Within the Zionist Camp, an open revolt has begun against Tzipi Livni, with Shelly Yechimovitch publicly proclaiming that she does not see Livni as the co-head of the party, after boycotting the Zionist Camp party meeting.

If it weren’t so late in the coalition negotiations game, this could have been the first shot in removing Livni from the party, and paving the way for Labor to enter the coalition, and forming a ‘National Unity’ government.

Yitzchak Herzog has denied he planned to join Netanyahu’s coalition at any point. Herzog believes that Netanyahu’s coalition will be “unstable” and “doomed to failure.”

Deri Plays Tough, Refuses to Share Religious Affairs Post with Bennett

Sunday, May 3rd, 2015

Shas’ demand to lock out Bennett from the religious court is forcing a last-minute coalition showdown.

Shas leader Aryeh Deri has refused to allow the Bayit Yehudi (Jewish Home) the post as Deputy Religious Affairs Minister, leaving party chairman Naftali Bennett and Prime Minister Binyamin Netanyahu with a last-minute showdown to form a coalition government.

Without Bennett, Netanyahu has only 61 Knesset Members unless he can come to terms with Yisrael Beiteinu Avigdor Lieberman.

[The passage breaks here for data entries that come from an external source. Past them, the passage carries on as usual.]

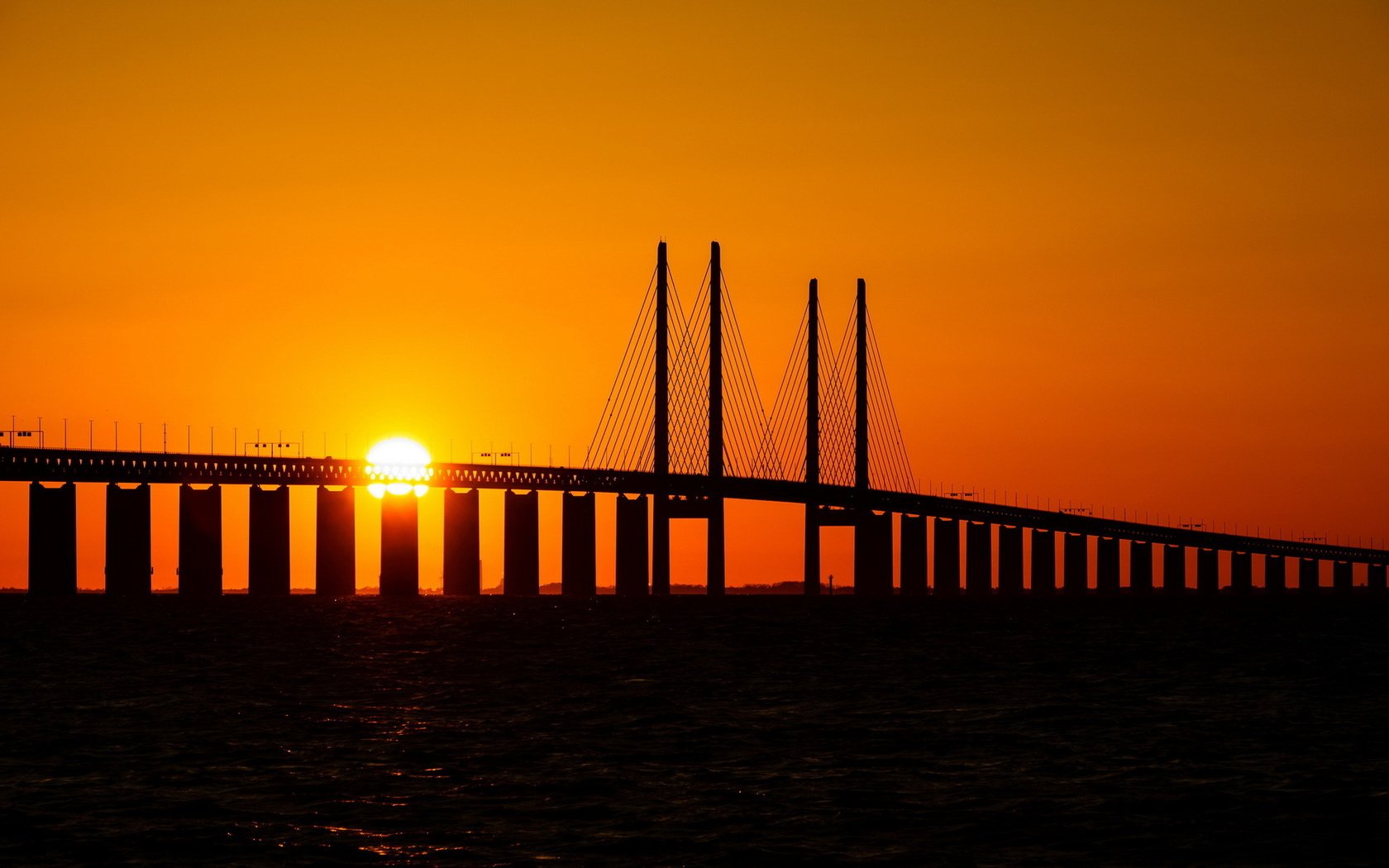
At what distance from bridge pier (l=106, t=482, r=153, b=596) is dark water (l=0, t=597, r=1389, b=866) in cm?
8717

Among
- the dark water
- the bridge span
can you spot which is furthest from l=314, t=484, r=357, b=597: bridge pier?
the dark water

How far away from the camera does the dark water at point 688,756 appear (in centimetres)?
2470

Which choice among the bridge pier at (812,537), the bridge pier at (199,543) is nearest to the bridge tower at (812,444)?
the bridge pier at (812,537)

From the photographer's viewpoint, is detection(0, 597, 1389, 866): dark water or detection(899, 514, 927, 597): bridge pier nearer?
detection(0, 597, 1389, 866): dark water

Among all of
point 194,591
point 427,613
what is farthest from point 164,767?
point 194,591

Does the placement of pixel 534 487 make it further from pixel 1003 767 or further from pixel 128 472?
pixel 1003 767

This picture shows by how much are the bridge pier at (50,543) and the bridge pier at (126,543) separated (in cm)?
369

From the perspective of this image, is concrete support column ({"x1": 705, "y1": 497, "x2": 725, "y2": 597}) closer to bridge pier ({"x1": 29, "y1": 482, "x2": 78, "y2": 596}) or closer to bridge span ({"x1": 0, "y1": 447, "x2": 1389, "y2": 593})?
bridge span ({"x1": 0, "y1": 447, "x2": 1389, "y2": 593})

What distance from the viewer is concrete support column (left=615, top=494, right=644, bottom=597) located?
539ft

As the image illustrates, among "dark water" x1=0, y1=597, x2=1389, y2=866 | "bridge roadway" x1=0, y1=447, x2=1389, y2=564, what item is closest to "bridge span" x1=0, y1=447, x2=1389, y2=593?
"bridge roadway" x1=0, y1=447, x2=1389, y2=564

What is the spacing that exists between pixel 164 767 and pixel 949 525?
17011 cm

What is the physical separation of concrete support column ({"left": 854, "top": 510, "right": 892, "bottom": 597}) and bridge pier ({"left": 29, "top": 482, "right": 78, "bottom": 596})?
69.0 metres

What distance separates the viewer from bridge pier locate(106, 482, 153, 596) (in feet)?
504

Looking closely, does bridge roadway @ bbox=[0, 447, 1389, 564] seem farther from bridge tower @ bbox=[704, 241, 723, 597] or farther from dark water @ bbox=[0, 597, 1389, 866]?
dark water @ bbox=[0, 597, 1389, 866]
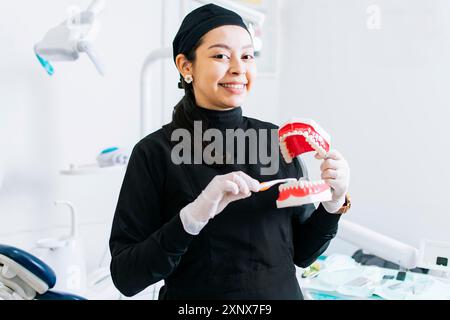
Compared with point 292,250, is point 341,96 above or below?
above

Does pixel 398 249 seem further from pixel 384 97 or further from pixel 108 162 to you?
pixel 108 162

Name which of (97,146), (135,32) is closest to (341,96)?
(135,32)

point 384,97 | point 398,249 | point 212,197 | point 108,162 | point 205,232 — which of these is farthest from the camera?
point 384,97

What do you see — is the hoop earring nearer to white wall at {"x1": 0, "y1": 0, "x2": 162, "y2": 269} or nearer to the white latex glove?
the white latex glove

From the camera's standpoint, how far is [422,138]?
6.04 ft

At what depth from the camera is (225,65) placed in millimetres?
887

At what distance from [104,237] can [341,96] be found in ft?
3.67

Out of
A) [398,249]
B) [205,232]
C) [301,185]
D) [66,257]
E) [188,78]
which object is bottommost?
[66,257]

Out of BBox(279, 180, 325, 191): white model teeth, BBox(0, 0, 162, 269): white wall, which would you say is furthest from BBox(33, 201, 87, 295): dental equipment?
BBox(279, 180, 325, 191): white model teeth

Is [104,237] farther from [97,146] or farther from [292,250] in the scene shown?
[292,250]

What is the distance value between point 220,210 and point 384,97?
Result: 1.35 metres

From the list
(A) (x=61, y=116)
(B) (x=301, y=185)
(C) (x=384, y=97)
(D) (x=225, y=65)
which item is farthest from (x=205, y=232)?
(C) (x=384, y=97)

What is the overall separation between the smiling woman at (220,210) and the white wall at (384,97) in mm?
1070

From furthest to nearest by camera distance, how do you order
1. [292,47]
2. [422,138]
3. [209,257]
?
[292,47]
[422,138]
[209,257]
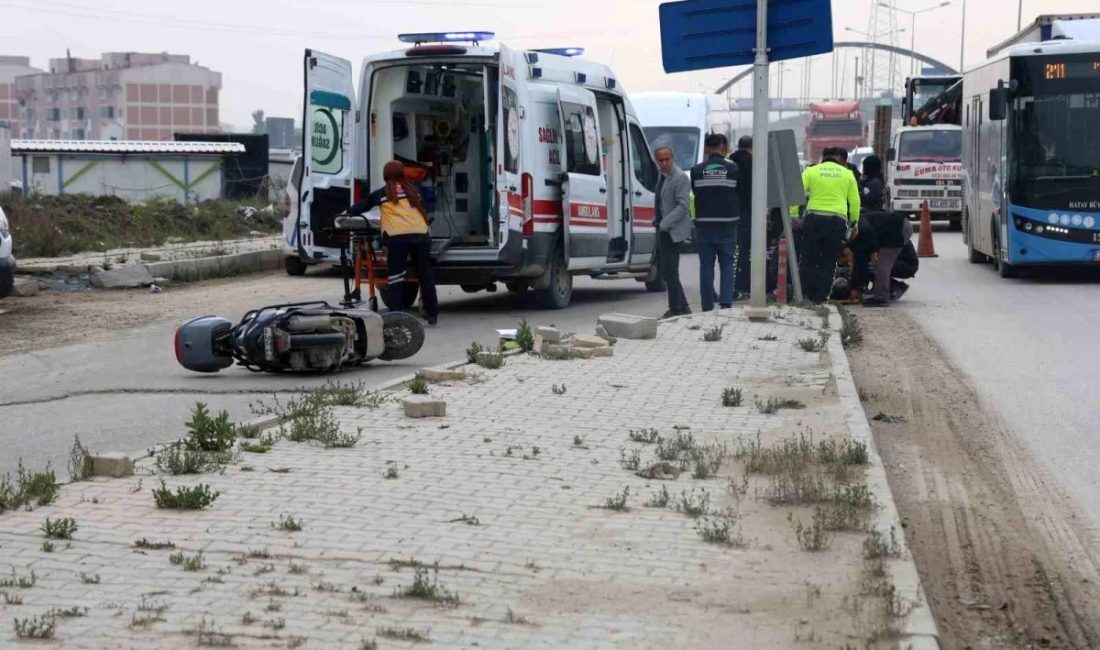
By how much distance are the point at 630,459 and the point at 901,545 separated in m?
1.94

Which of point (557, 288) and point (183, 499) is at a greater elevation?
point (557, 288)

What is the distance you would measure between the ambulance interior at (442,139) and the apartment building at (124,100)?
409 ft

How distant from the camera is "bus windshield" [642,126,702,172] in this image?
1070 inches

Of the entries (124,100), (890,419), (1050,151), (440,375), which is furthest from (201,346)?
(124,100)

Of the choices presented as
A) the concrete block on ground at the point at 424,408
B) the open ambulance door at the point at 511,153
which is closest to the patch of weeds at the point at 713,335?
the open ambulance door at the point at 511,153

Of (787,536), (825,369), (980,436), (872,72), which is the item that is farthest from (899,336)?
(872,72)

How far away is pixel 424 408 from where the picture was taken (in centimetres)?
861

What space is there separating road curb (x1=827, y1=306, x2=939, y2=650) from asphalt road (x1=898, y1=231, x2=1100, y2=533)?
37.9 inches

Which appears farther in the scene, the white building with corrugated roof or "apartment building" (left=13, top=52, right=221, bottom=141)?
"apartment building" (left=13, top=52, right=221, bottom=141)

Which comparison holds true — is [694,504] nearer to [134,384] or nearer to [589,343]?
[589,343]

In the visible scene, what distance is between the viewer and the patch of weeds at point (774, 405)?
8.88m

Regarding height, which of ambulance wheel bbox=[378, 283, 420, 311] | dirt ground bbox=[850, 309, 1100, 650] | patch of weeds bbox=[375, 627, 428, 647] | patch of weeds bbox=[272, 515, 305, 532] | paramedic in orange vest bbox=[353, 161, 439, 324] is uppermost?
paramedic in orange vest bbox=[353, 161, 439, 324]

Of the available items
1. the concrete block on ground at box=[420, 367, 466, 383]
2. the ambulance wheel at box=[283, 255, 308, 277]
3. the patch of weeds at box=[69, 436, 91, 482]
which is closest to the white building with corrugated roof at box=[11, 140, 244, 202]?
the ambulance wheel at box=[283, 255, 308, 277]

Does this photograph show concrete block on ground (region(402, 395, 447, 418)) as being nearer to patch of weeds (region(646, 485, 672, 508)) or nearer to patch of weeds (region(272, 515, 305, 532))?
patch of weeds (region(646, 485, 672, 508))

As it stands now, he has only the minimum needed for a new government, but that number is too fragile to keep a coalition from falling apart.

He has until 8 p.m. Wednesday to put up or shut up. Either he, Bennett and Shas come to terms or Reuven Rivlin asks someone else to form a government. The only other alternative is a national unity coalition, which by all accounts would last for perhaps a day, or a week or month, but not much longer.

The Religious Affairs Ministry is the stumbling block. Deri wants it to himself, lock stock and barrel, knowing that allowing a Tel Aviv Bayit Yehudi Knesset Member to be his deputy would mean slicing money from Hareidi institutions and compromising on religious issues that are the foundation of Shas.

Deri always has proven he can be bought for a price and knows how to make it an expensive one. He might compromise with Bennett if Netanyahu offers him another key Cabinet post, likely at the expense of a prospective Likud minister.

Actually, there is another alternative. It is called “elections.”